:: Excerpt to read ::
Catalyst Paper announces Amendments to Plan of Arrangement

Richmond, BC – Catalyst Paper today announced that it has amended its proposed Plan of Arrangement (the Plan) under the Companies’ Creditors Arrangement Act. The Plan as so amended (the Amended Plan) will be considered by Catalyst Paper’s secured and unsecured creditors at the meetings scheduled for May 23, 2012 (the Meetings).

“We’re pleased that over the past weeks, the various stakeholders, advisors and the company have worked diligently to craft an agreement that sizably reduces the company’s debt level,” said Kevin J. Clarke, President and Chief Executive Officer. “This agreement, with the support of creditors at the meetings on May 23, 2012, will enable Catalyst to emerge from creditor protection with improved liquidity and the capacity to return and sustain normal trade terms for the foreseeable period.”

The court-appointed monitor (the Monitor) is recommending that creditors vote in favour of the Amended Plan at the Meetings. Catalyst Paper’s Board of Directors is unanimously recommending that all holders of First Lien Notes, Unsecured Notes and General Unsecured Claims vote in favour of the Amended Plan at the Meetings.

For more information please refer to Catalyst Paper’s information circular dated March 23, 2012 (the Circular) available on SEDAR (www.sedar.com), EDGAR (www.sec.gov) and Catalyst Paper’s web page (www.catalystpaper.com). Terms used in this news release that are defined in the Circular have corresponding meanings. In the event there is any inconsistency between the terms of the Amended Plan and the summary of the Amended Plan set forth below, the Amended Plan will govern.

The principal changes to the Plan include:

· A reduction of US$120 million in the amount of notes to be issued under the Amended Plan so that the total debt reduction under the Amended Plan will be US$435 million (rather than the US$315 million reduction under the Plan);

- the reduction of the principal amount of New First Lien Notes to be issued under the Plan from US$325 million to US$250 million; and

- the elimination of the New First Lien Coupon Notes to be issued under the Plan (approximately US$45 million);

· the distribution of 50% of the net proceeds (PREI Proceeds Pool) from the sale of Catalyst Paper’s interest in Powell River Energy Inc. and Powell River Energy Limited Partnership (PREI Interest) to Unsecured Creditors who do not receive a Convenience Cash Amount or elect to receive equity;

· 100% of the New Common Shares to be issued to holders of the First Lien Notes subject to the ability for Unsecured Creditors to elect (Equity Election) to acquire up to 600,000 New Common Shares (4%) rather than receive cash from the PREI Proceeds Pool or the Maximum Convenience Claims Pool; and

· the elimination of the issuance of the Warrants under the Plan.
:::
:: Extracted records ::
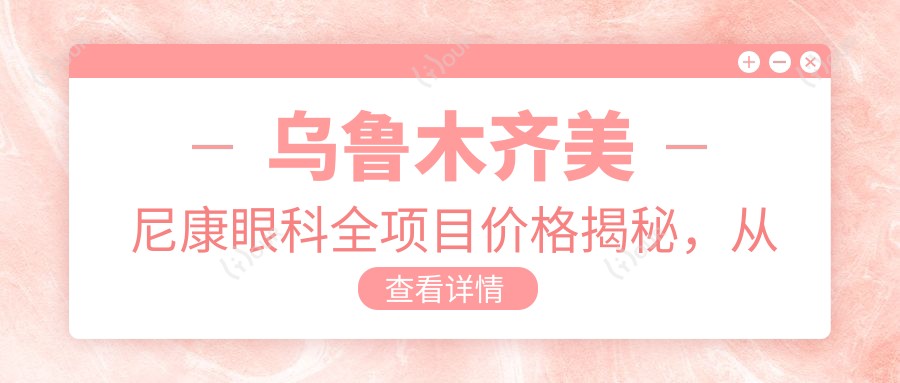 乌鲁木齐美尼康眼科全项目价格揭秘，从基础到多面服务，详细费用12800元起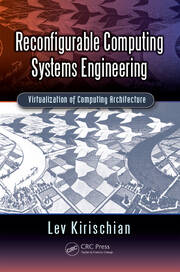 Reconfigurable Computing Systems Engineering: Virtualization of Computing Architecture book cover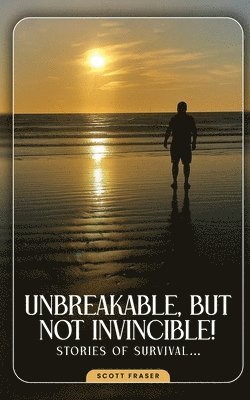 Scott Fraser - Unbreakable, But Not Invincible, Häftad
:::
:: Extracted records ::
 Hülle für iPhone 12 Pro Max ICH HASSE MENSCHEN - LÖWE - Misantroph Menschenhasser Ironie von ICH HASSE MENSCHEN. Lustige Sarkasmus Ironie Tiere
:::
■ **Exercise**
The Catalyst Paper news release above names the places where the information circular can be found. List each one with its web address.

■ **Solution to the problem**
- SEDAR (www.sedar.com)
- EDGAR (www.sec.gov)
- Catalyst Paper's web page (www.catalystpaper.com)